→ **WORK TO DO**
In the forum thread below about fishing near Escambia, what does MacTheFuzz say FWC will do?

→ **READING PASSAGE**
+ + + + + + +
# Escambia Question.



## auguy7777 (Feb 23, 2009)

Are you allowed to fish in that creek that turns to the left right before you get to the first power plant up from Smiths? I've been wondering that due to all the signs that say no fishing. I was just inquiring if it meant for people that strolled out to the land right around there. Much appreciated if the question is answered. Thanks.


----------



## nojerseydevil (Jan 23, 2009)

You talking about he place with the blue signs where you can see the power plant scum?

NJD


----------



## Gnwdad (Oct 14, 2007)

Wirelessly posted

Governors Bayou, yes you can fish in it.


----------



## tightlines (Oct 1, 2007)

NO. I think thats thompsons bayou. Its uwf property and I think a wildlife preserve.


----------



## bamaman08 (Dec 22, 2008)

tightlines said:


> NO. I think thats thompsons bayou. Its uwf property and I think a wildlife preserve.


+1. You can't fish past the signs....too bad too, cause I see good fish all the time walking over the boardwalk that goes across it further up.


----------



## auguy7777 (Feb 23, 2009)

That really sucks, how can they keep people from fishing that? Thnx for the answer, that is such B.S. They are taking our waters at Blackwater and now at Escambia...damn liberals


----------



## Bbagwell (Mar 10, 2010)

yea i agree. I will fish anywhere i damn well please on that PUBLIC river until FWC tells me otherwise.


----------



## nojerseydevil (Jan 23, 2009)

That be Thompson's Bayou. No fishing beyond the signs. 

NJD


----------



## MacTheFuzz (Jul 13, 2009)

That is Thompson's and FWC will write you a ticket.


----------



## Amarillo Palmira (Jan 2, 2010)
+ + + + + + +
→ **LISTED RECORDS**

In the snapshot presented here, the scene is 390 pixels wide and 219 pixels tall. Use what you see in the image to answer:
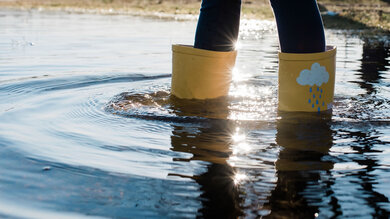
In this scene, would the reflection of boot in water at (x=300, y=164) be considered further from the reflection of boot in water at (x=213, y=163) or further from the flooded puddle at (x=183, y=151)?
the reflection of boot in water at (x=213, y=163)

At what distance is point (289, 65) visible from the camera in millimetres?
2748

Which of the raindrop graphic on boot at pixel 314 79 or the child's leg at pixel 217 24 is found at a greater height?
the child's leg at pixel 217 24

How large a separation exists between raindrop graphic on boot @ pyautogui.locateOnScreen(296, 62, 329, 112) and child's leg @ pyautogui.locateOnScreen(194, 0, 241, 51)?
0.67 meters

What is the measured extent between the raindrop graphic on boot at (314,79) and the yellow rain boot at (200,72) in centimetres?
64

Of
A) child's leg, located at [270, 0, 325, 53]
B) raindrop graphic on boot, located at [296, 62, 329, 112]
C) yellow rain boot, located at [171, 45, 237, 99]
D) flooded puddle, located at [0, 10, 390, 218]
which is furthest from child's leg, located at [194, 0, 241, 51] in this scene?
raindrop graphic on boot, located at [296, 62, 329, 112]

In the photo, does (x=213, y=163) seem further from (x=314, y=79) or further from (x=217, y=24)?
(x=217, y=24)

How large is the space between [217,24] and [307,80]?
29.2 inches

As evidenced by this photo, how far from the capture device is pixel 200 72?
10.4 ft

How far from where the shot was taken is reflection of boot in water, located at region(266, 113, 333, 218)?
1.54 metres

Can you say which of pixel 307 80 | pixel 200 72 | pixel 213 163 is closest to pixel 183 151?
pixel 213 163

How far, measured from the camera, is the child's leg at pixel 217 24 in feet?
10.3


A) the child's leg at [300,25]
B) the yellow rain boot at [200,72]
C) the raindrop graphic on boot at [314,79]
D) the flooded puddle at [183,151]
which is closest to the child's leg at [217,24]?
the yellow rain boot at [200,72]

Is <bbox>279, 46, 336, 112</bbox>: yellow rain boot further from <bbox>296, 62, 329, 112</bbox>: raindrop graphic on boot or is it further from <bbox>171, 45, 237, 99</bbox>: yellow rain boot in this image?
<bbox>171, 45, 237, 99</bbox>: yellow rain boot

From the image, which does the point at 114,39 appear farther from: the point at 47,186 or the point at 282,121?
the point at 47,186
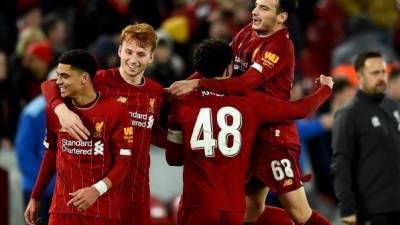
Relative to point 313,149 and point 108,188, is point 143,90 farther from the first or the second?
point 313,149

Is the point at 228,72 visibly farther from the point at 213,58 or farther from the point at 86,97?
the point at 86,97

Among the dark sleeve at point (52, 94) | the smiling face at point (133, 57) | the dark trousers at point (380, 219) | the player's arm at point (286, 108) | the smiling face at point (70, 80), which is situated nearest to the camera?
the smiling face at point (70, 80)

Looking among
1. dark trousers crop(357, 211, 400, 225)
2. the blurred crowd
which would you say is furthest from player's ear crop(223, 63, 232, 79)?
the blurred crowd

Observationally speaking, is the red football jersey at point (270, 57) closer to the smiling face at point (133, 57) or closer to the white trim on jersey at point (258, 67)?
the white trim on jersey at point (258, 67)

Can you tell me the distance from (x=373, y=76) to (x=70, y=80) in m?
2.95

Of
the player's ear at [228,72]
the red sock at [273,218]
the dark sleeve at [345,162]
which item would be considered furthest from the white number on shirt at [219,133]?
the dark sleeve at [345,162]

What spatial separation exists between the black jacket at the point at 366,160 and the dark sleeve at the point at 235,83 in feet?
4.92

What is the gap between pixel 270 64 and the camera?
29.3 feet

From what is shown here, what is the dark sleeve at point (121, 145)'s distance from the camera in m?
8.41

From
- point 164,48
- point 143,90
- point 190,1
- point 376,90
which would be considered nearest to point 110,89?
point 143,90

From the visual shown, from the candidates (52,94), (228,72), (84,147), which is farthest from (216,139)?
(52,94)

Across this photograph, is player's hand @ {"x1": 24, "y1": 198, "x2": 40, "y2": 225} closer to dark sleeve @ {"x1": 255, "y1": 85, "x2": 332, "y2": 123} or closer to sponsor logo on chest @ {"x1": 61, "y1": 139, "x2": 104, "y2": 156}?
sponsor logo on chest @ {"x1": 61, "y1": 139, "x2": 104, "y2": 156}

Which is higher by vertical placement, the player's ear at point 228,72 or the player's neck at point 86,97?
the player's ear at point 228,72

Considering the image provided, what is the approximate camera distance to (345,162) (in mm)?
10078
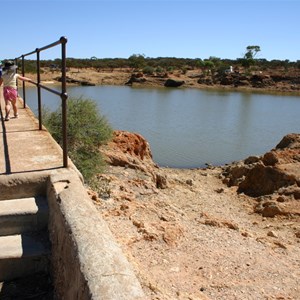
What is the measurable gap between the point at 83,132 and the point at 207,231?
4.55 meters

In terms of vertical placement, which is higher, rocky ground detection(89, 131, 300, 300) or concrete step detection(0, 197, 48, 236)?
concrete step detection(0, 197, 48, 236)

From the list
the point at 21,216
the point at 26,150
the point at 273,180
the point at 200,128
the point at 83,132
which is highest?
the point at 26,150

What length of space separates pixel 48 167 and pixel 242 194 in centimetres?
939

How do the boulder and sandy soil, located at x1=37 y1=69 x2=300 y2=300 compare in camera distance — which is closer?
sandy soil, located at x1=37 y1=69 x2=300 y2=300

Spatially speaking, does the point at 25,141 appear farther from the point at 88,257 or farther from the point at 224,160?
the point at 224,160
+ + + + + + +
→ **SOLUTION BELOW**
Write you a ticket.